My PDF kept being rejected, but instead of an error message in the web interface, the "reason" I was given for rejection was another PDF file to download. But that PDF wouldn't open, flagged as corrupted/damaged by both macOS's built-in Preview PDF viewer, and Adobe Acrobat.

After trying to fix various things in my paper (make sure fonts really were embedded, etc.) and resubmitting a few times, I realized I was always getting the same 279-byte corrupted PDF file back in response. Looking at it in a hex editor, the reason it was "corrupted" became clear. The first four bytes were 0x504b0304 (aka "PK.."). It was a ZIP file named with a .pdf extension for some reason!

Renaming it to .zip and extracting revealed one plaintext file, named error.txt, containing this message:

PDF file validation failed for some reasons. You may try again or contact IEEE support team for help.

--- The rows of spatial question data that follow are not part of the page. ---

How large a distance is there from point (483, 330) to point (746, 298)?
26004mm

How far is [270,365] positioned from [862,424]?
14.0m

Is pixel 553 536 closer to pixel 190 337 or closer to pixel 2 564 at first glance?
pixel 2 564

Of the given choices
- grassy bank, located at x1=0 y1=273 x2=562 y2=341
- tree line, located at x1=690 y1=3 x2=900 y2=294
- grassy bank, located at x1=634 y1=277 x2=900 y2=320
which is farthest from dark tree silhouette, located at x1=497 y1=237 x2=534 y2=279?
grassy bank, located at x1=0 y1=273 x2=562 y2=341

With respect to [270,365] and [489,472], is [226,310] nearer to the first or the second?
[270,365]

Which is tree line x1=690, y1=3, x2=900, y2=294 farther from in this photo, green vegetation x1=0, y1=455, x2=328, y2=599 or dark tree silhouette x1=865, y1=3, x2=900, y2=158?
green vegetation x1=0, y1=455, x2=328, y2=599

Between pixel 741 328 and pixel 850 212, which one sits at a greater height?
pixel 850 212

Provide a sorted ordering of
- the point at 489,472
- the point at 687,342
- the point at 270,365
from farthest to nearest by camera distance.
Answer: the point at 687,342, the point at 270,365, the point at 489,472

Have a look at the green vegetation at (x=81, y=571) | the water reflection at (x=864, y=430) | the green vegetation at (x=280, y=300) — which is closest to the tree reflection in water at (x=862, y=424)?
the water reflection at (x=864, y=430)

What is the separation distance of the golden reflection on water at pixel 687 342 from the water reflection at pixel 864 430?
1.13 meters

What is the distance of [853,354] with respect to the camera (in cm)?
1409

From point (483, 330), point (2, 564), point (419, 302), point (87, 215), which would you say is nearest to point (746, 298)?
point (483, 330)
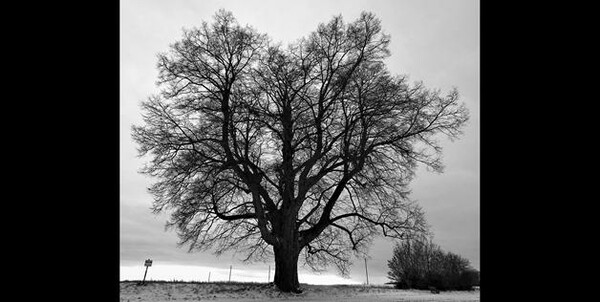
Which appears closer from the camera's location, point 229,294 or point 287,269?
point 229,294

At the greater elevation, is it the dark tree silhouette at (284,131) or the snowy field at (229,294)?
the dark tree silhouette at (284,131)

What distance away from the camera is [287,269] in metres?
21.0

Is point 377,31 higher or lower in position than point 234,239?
higher

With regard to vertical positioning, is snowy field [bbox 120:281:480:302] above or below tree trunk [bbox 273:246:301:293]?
below

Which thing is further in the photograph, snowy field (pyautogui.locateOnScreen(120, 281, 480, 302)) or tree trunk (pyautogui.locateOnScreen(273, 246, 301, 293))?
tree trunk (pyautogui.locateOnScreen(273, 246, 301, 293))

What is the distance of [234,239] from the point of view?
22.3m

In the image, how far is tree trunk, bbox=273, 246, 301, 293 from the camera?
68.0 ft

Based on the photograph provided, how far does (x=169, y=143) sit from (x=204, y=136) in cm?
168

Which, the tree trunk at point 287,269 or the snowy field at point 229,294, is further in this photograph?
the tree trunk at point 287,269

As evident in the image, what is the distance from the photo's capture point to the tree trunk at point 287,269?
816 inches
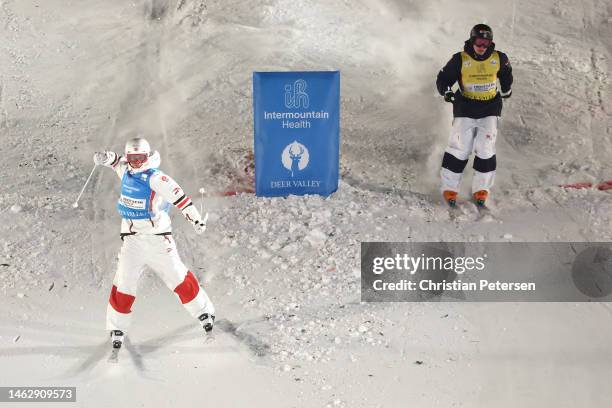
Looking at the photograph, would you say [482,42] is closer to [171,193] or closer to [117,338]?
[171,193]

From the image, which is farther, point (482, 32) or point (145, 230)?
point (482, 32)

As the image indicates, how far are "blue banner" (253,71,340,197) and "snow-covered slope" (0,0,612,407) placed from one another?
0.26 metres

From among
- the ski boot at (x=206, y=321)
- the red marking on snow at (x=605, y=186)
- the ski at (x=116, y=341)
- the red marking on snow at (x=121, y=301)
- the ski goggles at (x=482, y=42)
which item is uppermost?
the ski goggles at (x=482, y=42)

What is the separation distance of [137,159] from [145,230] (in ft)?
1.69

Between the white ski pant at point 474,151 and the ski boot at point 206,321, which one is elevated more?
the white ski pant at point 474,151

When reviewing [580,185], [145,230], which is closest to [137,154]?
[145,230]

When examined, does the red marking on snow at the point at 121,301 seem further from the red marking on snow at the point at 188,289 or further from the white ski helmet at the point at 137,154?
the white ski helmet at the point at 137,154

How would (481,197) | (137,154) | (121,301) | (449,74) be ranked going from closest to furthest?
(137,154) → (121,301) → (449,74) → (481,197)

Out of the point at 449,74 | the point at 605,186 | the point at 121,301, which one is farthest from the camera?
the point at 605,186

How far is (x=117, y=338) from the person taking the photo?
6695 millimetres

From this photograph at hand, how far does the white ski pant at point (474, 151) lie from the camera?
8.63m

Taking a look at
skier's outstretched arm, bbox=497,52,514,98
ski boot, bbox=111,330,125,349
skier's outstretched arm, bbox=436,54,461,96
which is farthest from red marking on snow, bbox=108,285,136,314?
skier's outstretched arm, bbox=497,52,514,98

Not a very useful error message, and even less useful that it was inside a text file, inside a zip file, misnamed as a PDF. After trying various other things, I eventually just deleted my submission entirely, created a new one, and this time IEEE PDF eXpress accepted my paper without complaint. I'm still not sure what the problem was, but essentially "turn it off and back on again" worked.

I tweeted this experience at the time, and a few months later, Evgenii Zheltonozhskii found my tweet, but commented:

TFW this is the only reference to your problem in the entire internet, and the solution doesn't work

As of this writing, my two-year-old tweet seems to be the only occurrence on the internet of the strange text "PDF file validation failed for some reasons", so it is still periodically rediscovered years later.

I figured I would at least put it in a blog post for better discoverability, although I still do not know what causes this error or why it's conveyed in this manner. Alas, people with the issue will only find this blog post if they manage to solve the first part of the puzzle, finding the error message hidden in a text file inside a misnamed zip file.